Troubleshooting Common Issues
- Grainy cheese sauce? The cheese was exposed to too much heat. Next time, remove the dish from direct heat before adding cheese and stir gently.
- Tacky or sticky top? Too much heat too long. Lower temperature or reduce baking time.
- Dry mac and cheese? Not enough sauce or overbaked. Add an extra splash of milk next time before baking.
Serve this soul food staple with greens or fried chicken for a complete meal.
Pair with Traditional Greens
Southern greens cut through the mac and cheese's richness. Their slight bitterness and vinegar-based potlikker provide essential contrast.
Green Type | Flavor Profile | Prep Note |
|---|---|---|
Collard greens | Earthy, slightly bitter | Slow-cooked with smoked meat |
Turnip greens | Peppery, milder than collards | Cook faster, add last |
Mustard greens | Sharp, pungent | Best with a pinch of sugar |
- Serve greens in a separate bowl with their cooking liquid (potlikker) for dipping.
- A splash of hot sauce or a dash of apple cider vinegar on greens brightens the entire plate.
Add Fried Chicken for Protein
Fried chicken is the ultimate partner. The crispy, salty skin and juicy meat balance the mac and cheese's soft, creamy texture.
- Buttermilk-soaked, double-dredged chicken offers maximum crunch.
- Serve chicken pieces or tenders over a bed of greens for a complete plate in one bowl.
- For a twist, use leftover fried chicken chopped and mixed into the mac and cheese before baking.
Other Classic Soul Food Sides
- Cornbread. Sweet, crumbly cornbread is perfect for soaking up cheese sauce.
- Black-eyed peas. Mild, earthy beans add protein and texture.

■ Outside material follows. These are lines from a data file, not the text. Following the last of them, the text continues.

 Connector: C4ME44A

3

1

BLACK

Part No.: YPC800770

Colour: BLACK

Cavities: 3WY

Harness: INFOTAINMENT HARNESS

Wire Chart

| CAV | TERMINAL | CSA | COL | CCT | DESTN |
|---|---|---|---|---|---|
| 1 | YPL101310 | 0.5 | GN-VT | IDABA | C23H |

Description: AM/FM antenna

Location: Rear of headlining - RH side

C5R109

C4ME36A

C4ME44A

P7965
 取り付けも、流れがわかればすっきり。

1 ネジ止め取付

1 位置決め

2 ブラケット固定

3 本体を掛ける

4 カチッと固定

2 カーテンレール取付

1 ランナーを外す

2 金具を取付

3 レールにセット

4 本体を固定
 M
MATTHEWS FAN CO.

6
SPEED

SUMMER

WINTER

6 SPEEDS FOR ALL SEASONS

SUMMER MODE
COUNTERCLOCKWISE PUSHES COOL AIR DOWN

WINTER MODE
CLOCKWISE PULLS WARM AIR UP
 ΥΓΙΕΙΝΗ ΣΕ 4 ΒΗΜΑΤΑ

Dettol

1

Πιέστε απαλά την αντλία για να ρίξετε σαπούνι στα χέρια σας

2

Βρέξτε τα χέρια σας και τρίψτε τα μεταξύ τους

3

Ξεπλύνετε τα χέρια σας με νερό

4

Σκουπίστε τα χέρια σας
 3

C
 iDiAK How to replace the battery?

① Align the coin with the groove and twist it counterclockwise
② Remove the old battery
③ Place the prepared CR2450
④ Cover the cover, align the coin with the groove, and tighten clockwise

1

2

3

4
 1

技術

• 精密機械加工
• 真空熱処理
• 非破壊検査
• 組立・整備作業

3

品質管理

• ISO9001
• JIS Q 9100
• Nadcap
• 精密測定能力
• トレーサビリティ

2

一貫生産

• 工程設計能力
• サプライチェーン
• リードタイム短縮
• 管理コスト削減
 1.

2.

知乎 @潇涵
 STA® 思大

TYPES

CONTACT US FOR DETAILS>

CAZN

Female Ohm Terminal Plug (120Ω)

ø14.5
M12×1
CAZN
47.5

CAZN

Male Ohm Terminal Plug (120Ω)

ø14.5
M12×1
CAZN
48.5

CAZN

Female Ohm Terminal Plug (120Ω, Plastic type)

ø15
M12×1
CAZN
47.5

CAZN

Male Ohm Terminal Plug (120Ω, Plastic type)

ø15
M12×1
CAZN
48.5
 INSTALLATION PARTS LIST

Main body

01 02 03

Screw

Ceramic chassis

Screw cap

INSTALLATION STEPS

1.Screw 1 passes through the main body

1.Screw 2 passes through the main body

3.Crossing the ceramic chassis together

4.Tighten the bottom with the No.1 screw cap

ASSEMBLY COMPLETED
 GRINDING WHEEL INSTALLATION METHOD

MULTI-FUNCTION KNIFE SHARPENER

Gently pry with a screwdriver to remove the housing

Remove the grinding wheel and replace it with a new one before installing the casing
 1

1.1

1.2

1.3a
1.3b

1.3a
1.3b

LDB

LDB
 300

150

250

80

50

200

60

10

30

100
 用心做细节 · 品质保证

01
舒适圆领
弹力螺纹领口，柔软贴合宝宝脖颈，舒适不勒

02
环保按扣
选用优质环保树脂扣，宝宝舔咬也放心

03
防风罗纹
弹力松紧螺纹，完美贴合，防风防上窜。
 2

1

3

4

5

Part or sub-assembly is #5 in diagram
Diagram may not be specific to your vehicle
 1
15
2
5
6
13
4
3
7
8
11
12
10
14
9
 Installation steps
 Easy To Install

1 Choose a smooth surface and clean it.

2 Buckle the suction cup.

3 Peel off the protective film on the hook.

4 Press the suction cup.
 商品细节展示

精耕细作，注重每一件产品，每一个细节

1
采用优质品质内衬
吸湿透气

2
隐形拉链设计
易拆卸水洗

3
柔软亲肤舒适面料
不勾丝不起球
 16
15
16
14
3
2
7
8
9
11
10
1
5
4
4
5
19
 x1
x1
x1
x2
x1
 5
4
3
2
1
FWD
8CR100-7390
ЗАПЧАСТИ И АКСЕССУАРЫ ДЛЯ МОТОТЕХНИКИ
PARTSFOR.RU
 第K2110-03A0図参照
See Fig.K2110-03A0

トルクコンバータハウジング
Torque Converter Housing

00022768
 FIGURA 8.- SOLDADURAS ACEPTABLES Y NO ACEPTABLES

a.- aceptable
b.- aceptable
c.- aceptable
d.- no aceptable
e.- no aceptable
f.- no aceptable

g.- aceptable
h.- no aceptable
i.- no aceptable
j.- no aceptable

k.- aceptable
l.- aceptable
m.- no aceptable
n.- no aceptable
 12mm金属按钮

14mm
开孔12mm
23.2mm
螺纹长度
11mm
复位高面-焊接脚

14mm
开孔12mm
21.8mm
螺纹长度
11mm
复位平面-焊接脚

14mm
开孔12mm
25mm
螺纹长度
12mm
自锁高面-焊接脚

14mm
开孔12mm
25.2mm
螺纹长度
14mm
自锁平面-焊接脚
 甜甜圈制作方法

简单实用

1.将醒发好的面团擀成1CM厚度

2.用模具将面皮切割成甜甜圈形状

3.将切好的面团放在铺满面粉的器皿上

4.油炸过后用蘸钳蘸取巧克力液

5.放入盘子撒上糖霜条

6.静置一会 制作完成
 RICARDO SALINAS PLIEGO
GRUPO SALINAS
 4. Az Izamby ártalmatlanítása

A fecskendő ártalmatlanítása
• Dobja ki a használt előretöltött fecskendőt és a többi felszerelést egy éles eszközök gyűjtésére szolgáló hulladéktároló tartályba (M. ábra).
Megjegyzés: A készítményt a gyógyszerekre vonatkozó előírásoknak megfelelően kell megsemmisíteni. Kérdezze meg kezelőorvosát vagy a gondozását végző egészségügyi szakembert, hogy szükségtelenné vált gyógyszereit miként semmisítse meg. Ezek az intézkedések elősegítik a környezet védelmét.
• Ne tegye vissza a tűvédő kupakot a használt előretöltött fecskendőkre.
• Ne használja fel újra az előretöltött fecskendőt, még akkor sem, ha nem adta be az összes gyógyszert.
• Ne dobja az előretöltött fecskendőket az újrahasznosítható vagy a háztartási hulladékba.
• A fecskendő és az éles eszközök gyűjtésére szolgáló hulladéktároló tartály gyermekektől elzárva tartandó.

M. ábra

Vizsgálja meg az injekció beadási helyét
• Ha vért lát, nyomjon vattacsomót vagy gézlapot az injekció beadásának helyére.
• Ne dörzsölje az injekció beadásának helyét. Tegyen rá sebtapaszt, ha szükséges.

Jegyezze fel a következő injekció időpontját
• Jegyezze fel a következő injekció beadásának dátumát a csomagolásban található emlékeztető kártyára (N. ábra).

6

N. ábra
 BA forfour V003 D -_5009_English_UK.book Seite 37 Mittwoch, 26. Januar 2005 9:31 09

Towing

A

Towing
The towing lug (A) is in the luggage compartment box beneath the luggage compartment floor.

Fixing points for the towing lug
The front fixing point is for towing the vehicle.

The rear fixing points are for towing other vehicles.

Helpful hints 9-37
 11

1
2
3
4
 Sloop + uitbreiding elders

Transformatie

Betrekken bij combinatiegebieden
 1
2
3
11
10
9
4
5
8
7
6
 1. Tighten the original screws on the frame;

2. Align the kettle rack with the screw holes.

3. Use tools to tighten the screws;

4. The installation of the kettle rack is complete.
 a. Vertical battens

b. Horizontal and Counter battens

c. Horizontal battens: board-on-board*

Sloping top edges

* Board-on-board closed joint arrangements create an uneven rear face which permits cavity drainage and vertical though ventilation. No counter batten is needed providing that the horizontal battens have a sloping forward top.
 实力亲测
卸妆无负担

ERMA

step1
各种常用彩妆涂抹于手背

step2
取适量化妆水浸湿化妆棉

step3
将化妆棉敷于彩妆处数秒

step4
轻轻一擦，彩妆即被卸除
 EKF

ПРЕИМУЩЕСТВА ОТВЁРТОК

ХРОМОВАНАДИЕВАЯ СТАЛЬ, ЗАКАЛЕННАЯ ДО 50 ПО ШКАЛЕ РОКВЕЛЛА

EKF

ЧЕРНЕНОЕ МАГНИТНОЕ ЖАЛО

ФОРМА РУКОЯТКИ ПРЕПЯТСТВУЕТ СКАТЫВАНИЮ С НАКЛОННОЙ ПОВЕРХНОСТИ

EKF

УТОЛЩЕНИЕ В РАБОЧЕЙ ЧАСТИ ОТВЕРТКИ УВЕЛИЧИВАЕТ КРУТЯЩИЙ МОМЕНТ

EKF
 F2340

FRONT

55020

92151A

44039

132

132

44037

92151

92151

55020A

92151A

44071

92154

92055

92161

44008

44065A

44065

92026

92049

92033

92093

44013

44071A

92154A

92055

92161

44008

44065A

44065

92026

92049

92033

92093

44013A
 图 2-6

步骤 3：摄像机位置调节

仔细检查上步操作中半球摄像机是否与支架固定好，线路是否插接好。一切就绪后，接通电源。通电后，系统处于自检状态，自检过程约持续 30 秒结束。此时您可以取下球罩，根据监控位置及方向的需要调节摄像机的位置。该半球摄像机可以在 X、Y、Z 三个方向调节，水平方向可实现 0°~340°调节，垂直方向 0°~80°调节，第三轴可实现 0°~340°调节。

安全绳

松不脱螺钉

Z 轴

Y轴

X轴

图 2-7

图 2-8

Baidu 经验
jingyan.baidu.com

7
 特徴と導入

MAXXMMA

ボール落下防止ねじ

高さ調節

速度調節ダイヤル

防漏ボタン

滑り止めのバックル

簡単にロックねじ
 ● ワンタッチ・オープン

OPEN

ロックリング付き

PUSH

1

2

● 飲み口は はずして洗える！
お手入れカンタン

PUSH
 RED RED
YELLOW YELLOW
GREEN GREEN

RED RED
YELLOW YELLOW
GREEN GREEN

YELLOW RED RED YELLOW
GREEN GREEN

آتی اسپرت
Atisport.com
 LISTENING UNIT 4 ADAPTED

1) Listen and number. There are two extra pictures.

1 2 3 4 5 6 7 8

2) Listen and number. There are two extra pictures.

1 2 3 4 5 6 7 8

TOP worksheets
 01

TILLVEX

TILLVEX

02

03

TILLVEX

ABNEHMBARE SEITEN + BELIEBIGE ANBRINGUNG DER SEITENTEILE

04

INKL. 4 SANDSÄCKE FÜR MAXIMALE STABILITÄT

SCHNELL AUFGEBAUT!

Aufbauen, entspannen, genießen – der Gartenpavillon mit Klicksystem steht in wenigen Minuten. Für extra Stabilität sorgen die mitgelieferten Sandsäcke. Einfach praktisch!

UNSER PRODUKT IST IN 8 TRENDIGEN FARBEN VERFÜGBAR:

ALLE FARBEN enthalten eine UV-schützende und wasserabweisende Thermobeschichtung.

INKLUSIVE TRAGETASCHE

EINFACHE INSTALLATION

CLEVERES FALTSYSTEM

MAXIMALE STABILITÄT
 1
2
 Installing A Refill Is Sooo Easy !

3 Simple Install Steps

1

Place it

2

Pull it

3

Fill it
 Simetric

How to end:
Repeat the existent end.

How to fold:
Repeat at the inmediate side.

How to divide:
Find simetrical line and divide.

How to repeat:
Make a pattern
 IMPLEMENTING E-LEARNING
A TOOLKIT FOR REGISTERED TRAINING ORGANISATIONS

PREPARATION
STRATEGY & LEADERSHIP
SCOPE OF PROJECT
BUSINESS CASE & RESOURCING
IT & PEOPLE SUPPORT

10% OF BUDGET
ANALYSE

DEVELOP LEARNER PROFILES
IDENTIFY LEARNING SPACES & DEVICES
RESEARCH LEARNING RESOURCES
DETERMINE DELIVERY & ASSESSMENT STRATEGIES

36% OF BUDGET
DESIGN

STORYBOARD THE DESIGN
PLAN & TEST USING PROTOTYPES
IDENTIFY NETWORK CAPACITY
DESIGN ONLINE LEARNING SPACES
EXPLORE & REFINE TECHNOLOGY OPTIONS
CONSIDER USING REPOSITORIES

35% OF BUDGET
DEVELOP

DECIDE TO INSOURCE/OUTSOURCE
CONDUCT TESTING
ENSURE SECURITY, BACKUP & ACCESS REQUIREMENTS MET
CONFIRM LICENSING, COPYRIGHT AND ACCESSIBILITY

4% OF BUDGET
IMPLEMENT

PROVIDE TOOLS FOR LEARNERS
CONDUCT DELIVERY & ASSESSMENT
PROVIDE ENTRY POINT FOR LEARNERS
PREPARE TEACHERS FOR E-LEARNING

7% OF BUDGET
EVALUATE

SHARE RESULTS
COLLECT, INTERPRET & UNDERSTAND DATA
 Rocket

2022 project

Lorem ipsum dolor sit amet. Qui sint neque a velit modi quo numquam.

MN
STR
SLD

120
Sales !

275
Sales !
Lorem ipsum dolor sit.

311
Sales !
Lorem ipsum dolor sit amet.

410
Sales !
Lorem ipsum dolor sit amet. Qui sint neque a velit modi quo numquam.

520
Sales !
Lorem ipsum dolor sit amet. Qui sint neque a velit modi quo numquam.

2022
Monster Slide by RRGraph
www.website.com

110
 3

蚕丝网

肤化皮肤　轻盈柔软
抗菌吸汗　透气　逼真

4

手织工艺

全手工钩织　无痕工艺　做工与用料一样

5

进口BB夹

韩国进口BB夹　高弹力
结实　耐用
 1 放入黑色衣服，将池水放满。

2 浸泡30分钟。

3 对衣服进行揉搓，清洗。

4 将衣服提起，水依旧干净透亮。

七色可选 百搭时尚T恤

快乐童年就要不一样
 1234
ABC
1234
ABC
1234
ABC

- Fried green tomatoes. Their tartness and crispiness complement the creamy mac.
- Deviled eggs. The tangy, rich yolk filling echoes the cheese sauce.
Build Your Plate
- Start with a scoop of mac and cheese as the base.
- Add a portion of greens and a piece of fried chicken.
- Include cornbread on the side for sauce-mopping.
- Keep portions balanced. The mac and cheese is the star, not the entire meal.